Equation 1. Tollens test for oxidation of aldehydes
2 AgNO3 + 2 NaOH → Ag2O (s) + 2 NaNO3 + H2O
Ag2O (s) + 4 NH3 + 2 NaNO3 + H2O → 2 [Ag (NH3)2] NO3 + 2 NaOH
2 [Ag (NH3)2]+ + RCHO + H2O → 2 Ag(s) + 4 NH3 + RCOOH + 2 H+
Methods: The Tollens’ reagent in the sample preparation was composed of 1.25% silver nitrate, concentrated ammonium hydroxide and 0.8 M sodium hydroxide which generated the in-situ complex for oxidation of aldehydes to carboxylic acids. The separation employs 5-100 mM phosphate concentration gradient of a pH 6 buffer with acetonitrile as a mobile phase on a Weak Anion Exchange (WAX) and Reversed Phase (RP) mixed mode column. This methodology has demonstrated specificity for glycolic acid (GA), acetic acid (AA) and formic acid (FA), all of which are by products from the thermal degradation of polyglycols. The dynamic range for quantitation of these acids is 2-100 µg/mL and suitable recovery has been demonstrated in a formulation containing polygycol as an excipient.

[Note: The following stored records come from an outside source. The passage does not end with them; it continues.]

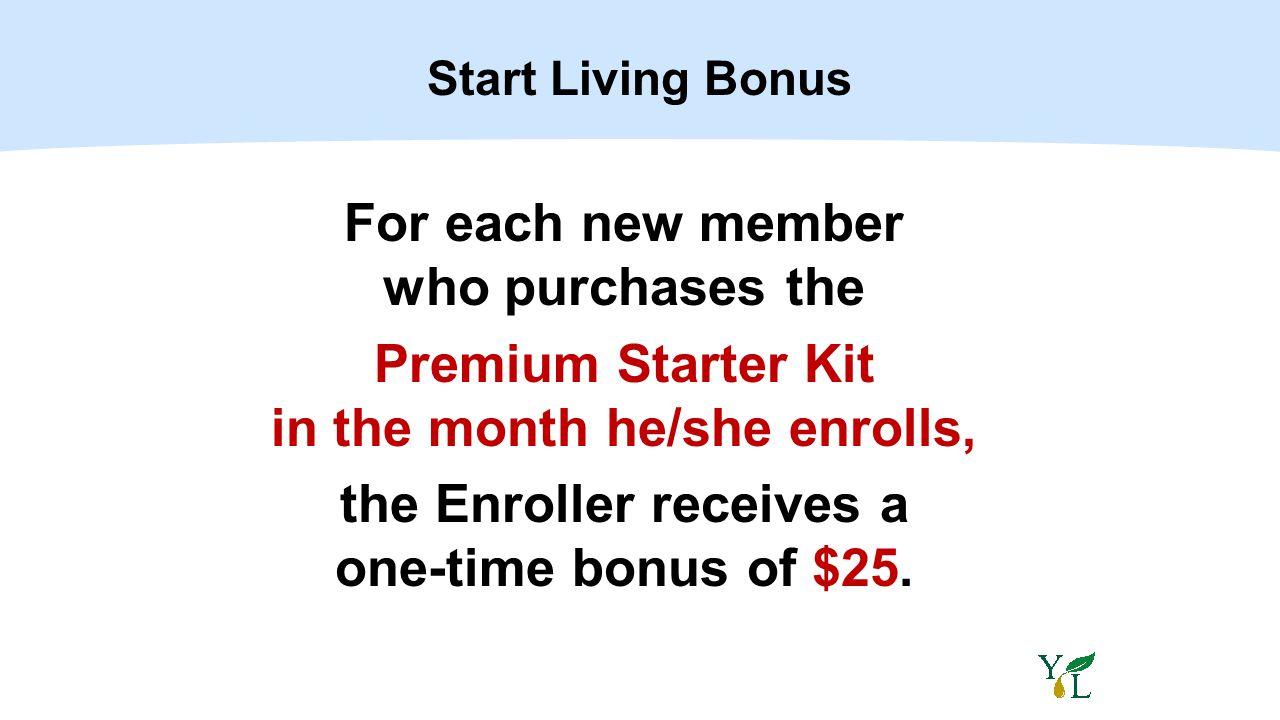 Start Living Bonus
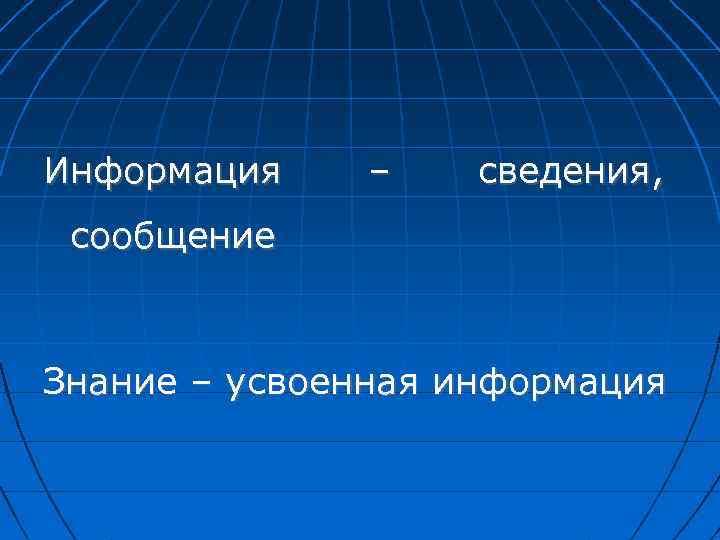 Информация – сведения, сообщение Знание – усвоенная информация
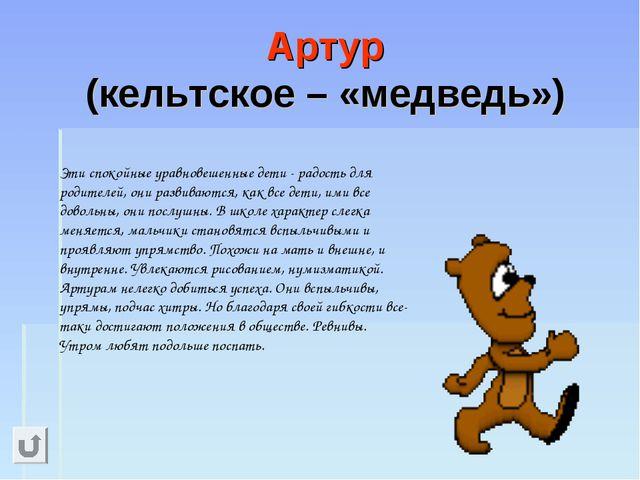 Артур (кельтское – «медведь»)  Эти спокойные уравновешенные дети - радость д...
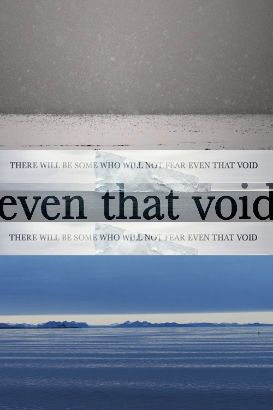 There Will Be Some Who Will Not Fear Even That Void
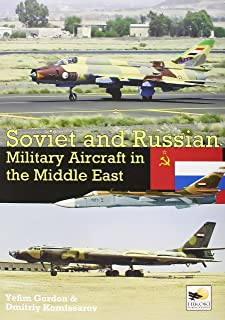Soviet and Russian Military Aircraft in the Middle East: Air Arms, Equipment and Conflicts Since 1955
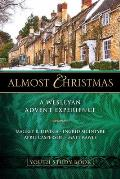 Almost Christmas Youth Study Book: A Wesleyan Advent Experience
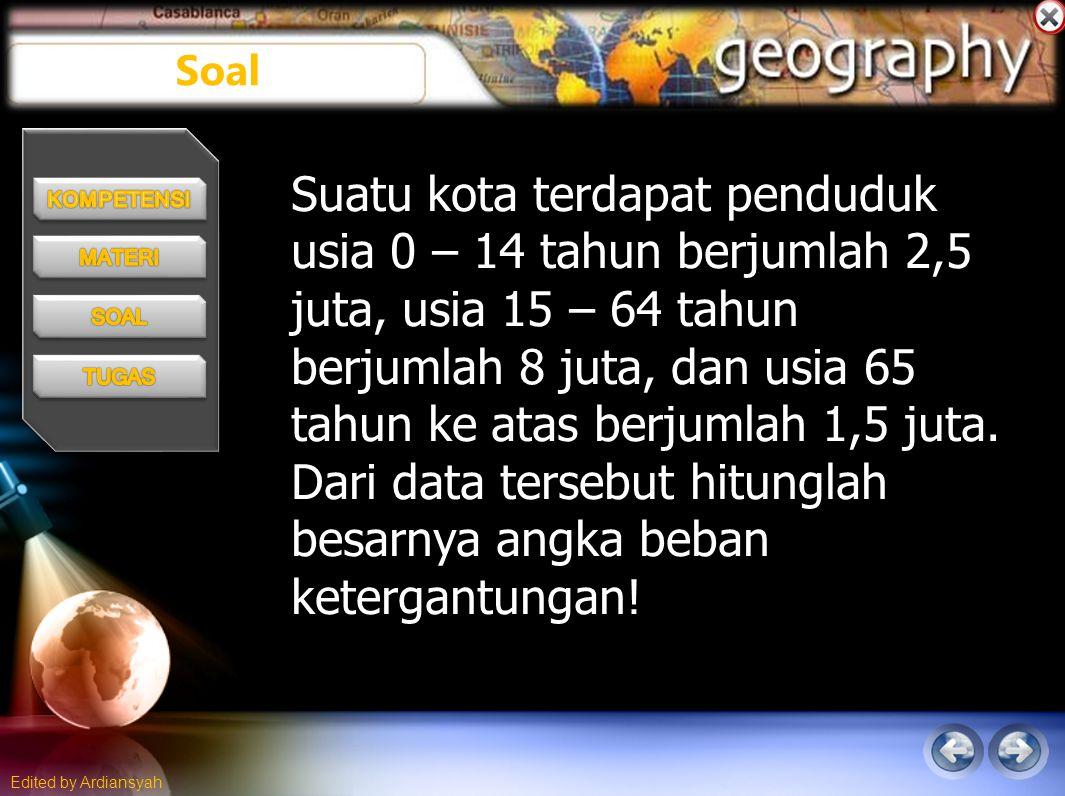 Edited by Ardiansyah Soal Suatu kota terdapat penduduk usia 0 – 14 tahun berjumlah 2,5 juta, usia 15 – 64 tahun berjumlah 8 juta, dan usia 65 tahun ke atas berjumlah 1,5 juta.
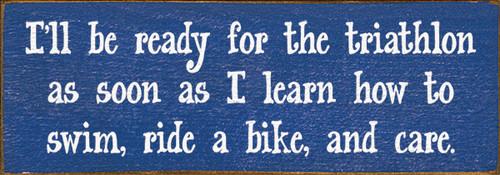 Cute Wood Sign - I'll Be Ready For The Triathlon As Soon As I Learn How...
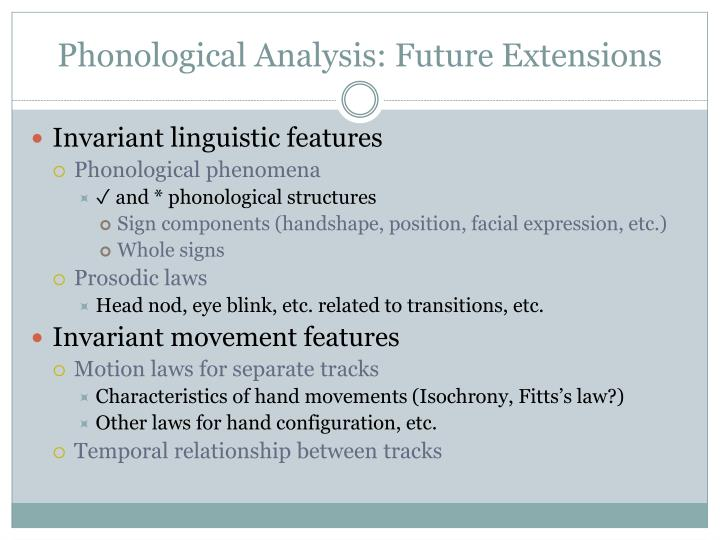 Phonological Analysis: Future Extensions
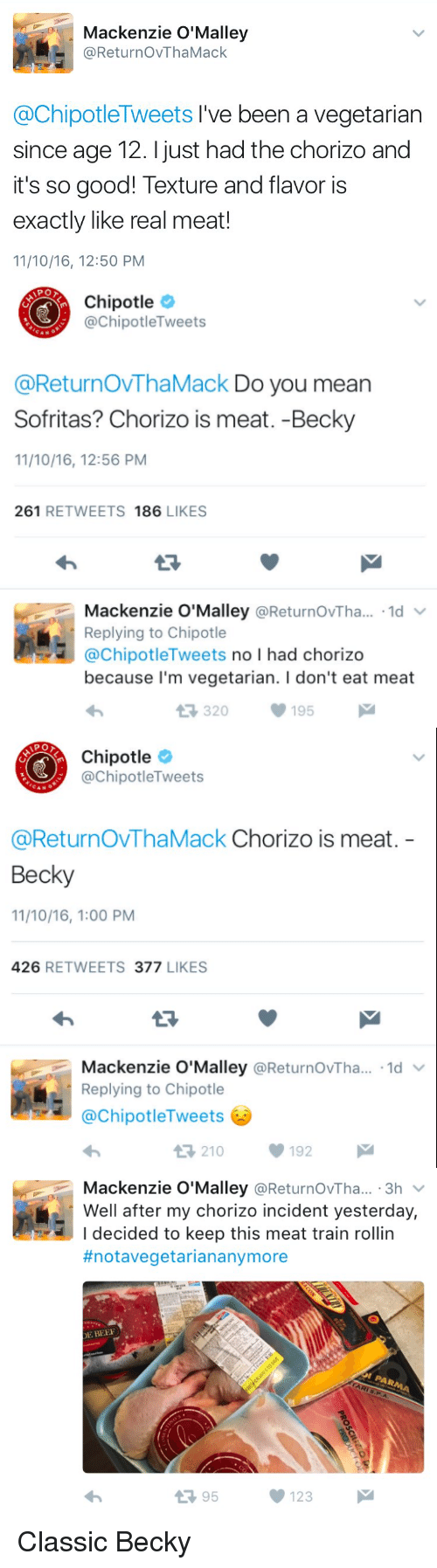 eating meat: Mackenzie O'Malley  ReturnovThaMack  @ChipotleTweets I've been a vegetarian  since age 12. just had the chorizo and  it's so good! Texture and flavor is  exactly like real meat!  11/10/16, 12:50 PM   Chipotle  @Chipotle Tweets  @ReturnovThaMack Do you mean  Sofritas? Chorizo is meat. -Becky  11/10/16, 12:56 PM  261  RETWEETS  186  LIKES  Mackenzie O'Malley  Returnov Tha...  1d  V  Replying to Chipotle  @Chipotle Tweets  no l had chorizo  because I'm vegetarian. l don't eat meat  t R, 320  195  M   Chipotle  @Chipotle Tweets  @Return OVThaMack Chorizo is meat  Becky  11/10/16, 1:00 PM  426  RETWEETS 377  LIKES  Mackenzie O'Malley  @ReturnovTha... 1d  v  Replying to Chipotle  ChipotleTweets  V 192  t 210   Mackenzie O'Malley  @ReturnovTha... 3h  Well after my chorizo incident yesterday,  I decided to keep this meat train rollin  #notavegetarian anymore  DE BEER  t 95  123 Classic Becky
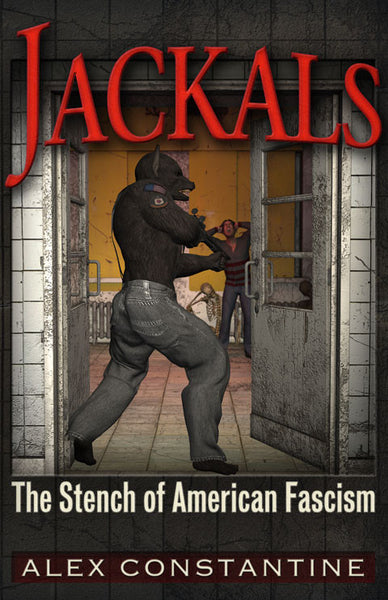 Jackals, The Stench of American Fascism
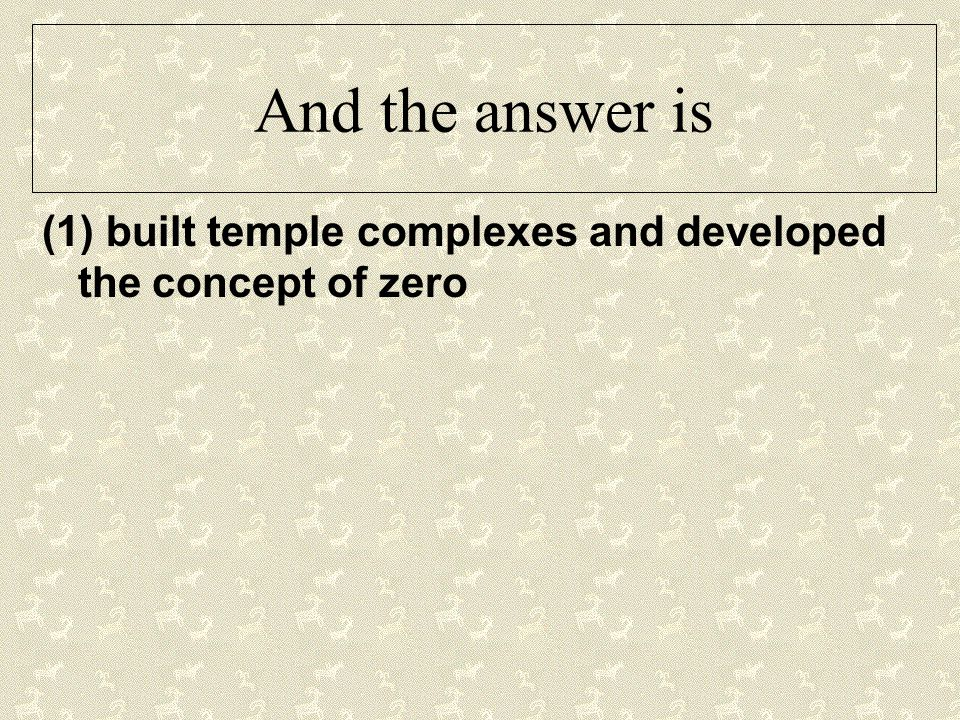 And the answer is (1) built temple complexes and developed the concept of zero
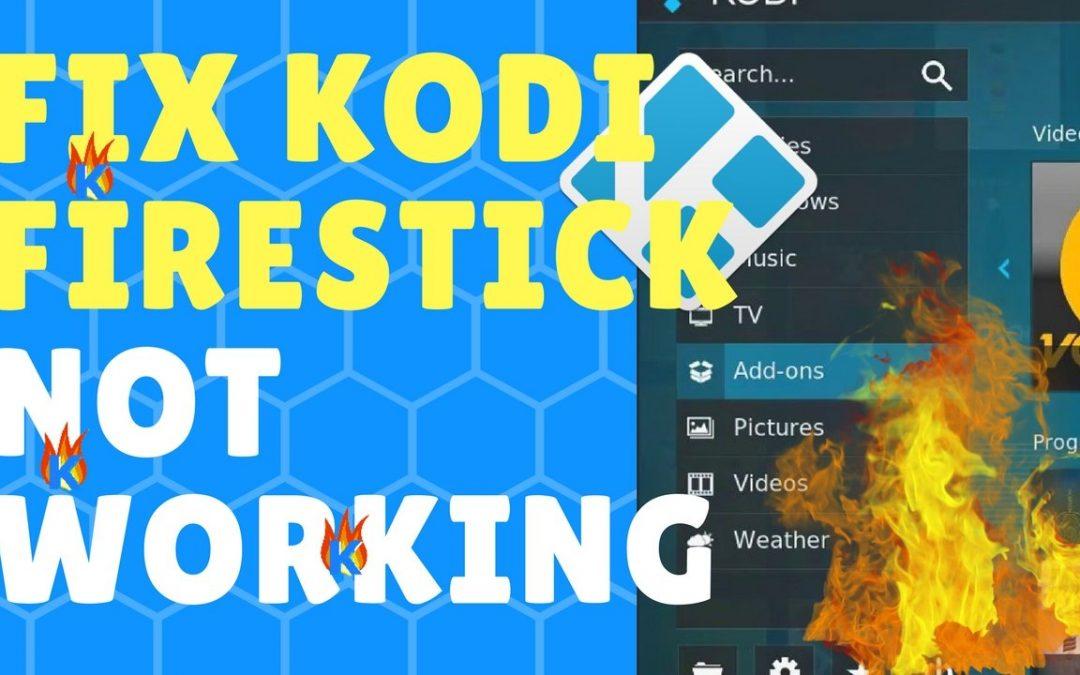 Fix Fire Stick Kodi Not Working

Results: An optimized concentration of AgNO3 was used in the sample preparation based on the stoichiometry of the Tollens reaction. Linear response for the oxidation of formaldehyde and acetaldehyde to their corresponding carboxylic acids was established. For GA, AA and FA, the linear range is 2-100 µg/mL with coefficient of linear regression (R2) > 0.999. These carboxylic acids are well resolved with each other (Resolution > 2.0) within 9 minutes of phosphate concentration gradient. Injection precision (n=5) of GA, AA and FA at Limit of Quantitation is ≤ 5.9%. The AA and FA products formed as a result of oxidation demonstrated linear correlation to their corresponding aldehyde concentrations.
Conclusion: Successful analysis of formaldehyde and acetaldehyde in polygycols can be obtained using oxidative approach with Tollens’ reagent followed by chromatographic separation and quantitation.